Chapter 18: Freddie de la Hay Goes to the Park
Marcia had put it bluntly. “Listen William,” she said, “You haven’t crossed the … the Nile yet.”
“Rubicon, Marcia,” corrected William. “One crosses the Rubicon.” He paused. “And then, if one is really into mixing metaphors, one burns one’s boats.”
“Rubicon, Nile – whatever,” said Marcia breezily. “The point is you’ve crossed nothing yet. So you can still get out of this. Don’t go. Just don’t go.”
But he had ignored her advice, and found himself taking a delicious, almost perverse pleasure in doing so. The problem with Marcia, he thought, is that she thinks she’s my mother. For some men, of course, that would be a positive recommendation, the many men whose deepest ambition is to find their mother in another woman; but for William exactly the opposite was true. His mother had sought to run his life for him, and he had engaged wholeheartedly in both a conscious and subconscious cutting of apron strings. So any suggestions from Marcia were viewed through the very strong anti-maternal filter developed over time. This filter had led William to become a wine merchant precisely because his mother had been a teetotaller; it had prompted him to apply – unsuccessfully – to the University of Cambridge because his mother had set her heart on his going to Oxford; and it had resulted in his living in Pimlico because his mother had once expressed an antipathy for that part of London.
The trip from which Marcia sought to dissuade him was hardly a dangerous one. William was no Mungo Park, setting off into uncharted regions of the upper Senegal Basin; Mungo Parks’s mother, he imagined, was probably dead-set against her son wandering off to Africa like that, as, no doubt, was Mrs Livingstone. But if they had advised their sons not to go, then they had been ignored. And likewise William would take no notice of Marcia’s advice, even though he was only proposing to take a taxi to Birdcage Walk, stroll across the road into St James’s Park, and then along a footpath in the direction of the Mall. At the point where the path skirted the ornamental lake, he was told, he would come across a bench facing a copper beech tree, and that was where he was to sit until he was approached.
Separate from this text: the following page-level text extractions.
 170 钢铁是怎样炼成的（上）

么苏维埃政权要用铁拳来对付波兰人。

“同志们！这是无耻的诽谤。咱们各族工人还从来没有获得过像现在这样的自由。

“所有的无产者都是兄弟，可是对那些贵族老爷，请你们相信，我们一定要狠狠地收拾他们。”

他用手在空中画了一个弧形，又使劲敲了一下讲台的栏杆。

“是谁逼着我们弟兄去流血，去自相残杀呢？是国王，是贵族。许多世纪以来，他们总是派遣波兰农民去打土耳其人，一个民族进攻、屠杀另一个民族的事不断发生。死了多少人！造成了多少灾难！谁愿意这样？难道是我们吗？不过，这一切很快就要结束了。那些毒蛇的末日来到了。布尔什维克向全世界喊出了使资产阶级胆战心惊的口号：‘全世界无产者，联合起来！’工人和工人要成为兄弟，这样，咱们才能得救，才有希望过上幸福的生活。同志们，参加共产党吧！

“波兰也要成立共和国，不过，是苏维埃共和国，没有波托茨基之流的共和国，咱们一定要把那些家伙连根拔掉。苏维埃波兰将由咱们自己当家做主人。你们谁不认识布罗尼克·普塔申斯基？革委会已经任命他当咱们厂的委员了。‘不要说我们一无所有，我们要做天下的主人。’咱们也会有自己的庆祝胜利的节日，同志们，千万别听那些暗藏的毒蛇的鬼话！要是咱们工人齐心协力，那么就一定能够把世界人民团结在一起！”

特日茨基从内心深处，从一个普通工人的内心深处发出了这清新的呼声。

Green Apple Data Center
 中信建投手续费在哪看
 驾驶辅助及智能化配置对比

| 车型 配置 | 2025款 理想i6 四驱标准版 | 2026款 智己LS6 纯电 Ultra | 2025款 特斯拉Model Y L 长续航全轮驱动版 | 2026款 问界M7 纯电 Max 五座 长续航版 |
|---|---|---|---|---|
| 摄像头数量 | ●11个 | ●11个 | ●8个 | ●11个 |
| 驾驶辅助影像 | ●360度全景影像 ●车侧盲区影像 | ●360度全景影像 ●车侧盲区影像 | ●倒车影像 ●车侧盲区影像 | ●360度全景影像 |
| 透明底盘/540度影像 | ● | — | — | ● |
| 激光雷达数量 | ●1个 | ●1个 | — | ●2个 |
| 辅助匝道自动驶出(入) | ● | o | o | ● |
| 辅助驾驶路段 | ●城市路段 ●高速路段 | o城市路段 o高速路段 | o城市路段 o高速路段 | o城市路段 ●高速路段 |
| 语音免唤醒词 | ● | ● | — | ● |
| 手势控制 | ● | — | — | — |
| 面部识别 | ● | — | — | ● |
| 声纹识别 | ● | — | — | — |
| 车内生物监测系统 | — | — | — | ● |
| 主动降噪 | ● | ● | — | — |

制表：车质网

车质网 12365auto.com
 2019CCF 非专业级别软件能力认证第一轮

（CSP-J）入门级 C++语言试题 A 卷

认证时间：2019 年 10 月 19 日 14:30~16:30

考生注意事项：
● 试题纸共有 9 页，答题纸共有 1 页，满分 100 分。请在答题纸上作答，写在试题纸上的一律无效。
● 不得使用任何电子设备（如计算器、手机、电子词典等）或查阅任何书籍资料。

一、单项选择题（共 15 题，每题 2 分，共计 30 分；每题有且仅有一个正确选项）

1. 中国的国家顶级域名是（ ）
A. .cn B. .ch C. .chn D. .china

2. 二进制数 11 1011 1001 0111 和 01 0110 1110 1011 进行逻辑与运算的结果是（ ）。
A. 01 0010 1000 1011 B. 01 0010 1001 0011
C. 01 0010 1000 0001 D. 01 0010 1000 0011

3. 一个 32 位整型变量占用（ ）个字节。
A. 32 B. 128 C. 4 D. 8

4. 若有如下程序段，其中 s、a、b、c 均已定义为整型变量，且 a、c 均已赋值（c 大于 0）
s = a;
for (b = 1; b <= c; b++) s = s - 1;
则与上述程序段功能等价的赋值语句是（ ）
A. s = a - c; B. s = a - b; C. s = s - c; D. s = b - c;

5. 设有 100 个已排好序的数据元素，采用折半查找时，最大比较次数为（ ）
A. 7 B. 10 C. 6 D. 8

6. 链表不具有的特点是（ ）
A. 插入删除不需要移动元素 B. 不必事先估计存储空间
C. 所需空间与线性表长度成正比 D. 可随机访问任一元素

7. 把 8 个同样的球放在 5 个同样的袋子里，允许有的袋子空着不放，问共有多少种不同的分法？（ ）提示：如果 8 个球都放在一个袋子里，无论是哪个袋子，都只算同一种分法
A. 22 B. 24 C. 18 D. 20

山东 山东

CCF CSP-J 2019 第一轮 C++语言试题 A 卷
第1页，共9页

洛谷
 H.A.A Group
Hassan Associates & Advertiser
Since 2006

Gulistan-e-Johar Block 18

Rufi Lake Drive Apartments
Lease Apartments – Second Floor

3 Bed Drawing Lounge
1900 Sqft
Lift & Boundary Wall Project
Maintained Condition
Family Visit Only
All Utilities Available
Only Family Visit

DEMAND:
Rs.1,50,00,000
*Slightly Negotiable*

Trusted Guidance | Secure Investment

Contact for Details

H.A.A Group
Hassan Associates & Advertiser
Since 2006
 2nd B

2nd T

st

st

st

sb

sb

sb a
He left the flat with Freddie de la Hay half an hour before he was due to be in the park. As always, Freddie was delighted at the prospect of a walk and sniffed the air appreciatively as they set off from Corduroy Mansions.
“They were very insistent that you should come along, Freddie,” William explained. “That’s why you’re here.”
Freddie de la Hay glanced up at his owner. He was aware of the fact that a remark had been addressed to him, but of course he had no idea what it was. He was a well-mannered dog, though, and he wagged his tail in that friendly way dogs have of encouraging their owners. Freddie de la Hay valued William highly, not simply because he was his master, but because he was what the Americans refer to as a pre-owned dog, and as such he had a distant memory of somebody else who had not been as kind as William; who had made him eat carrots and use a seatbelt when he travelled in the car; who had forbidden him to chase cats and squirrels, lecturing him sharply if he set off in the pursuit of either. It had been a world of unfreedom, a world from which all joy and canine exuberance had been excluded, and he did not want to return to that dark and cold place. William was to be valued for that – for rescuing him from bondage, from durance vile.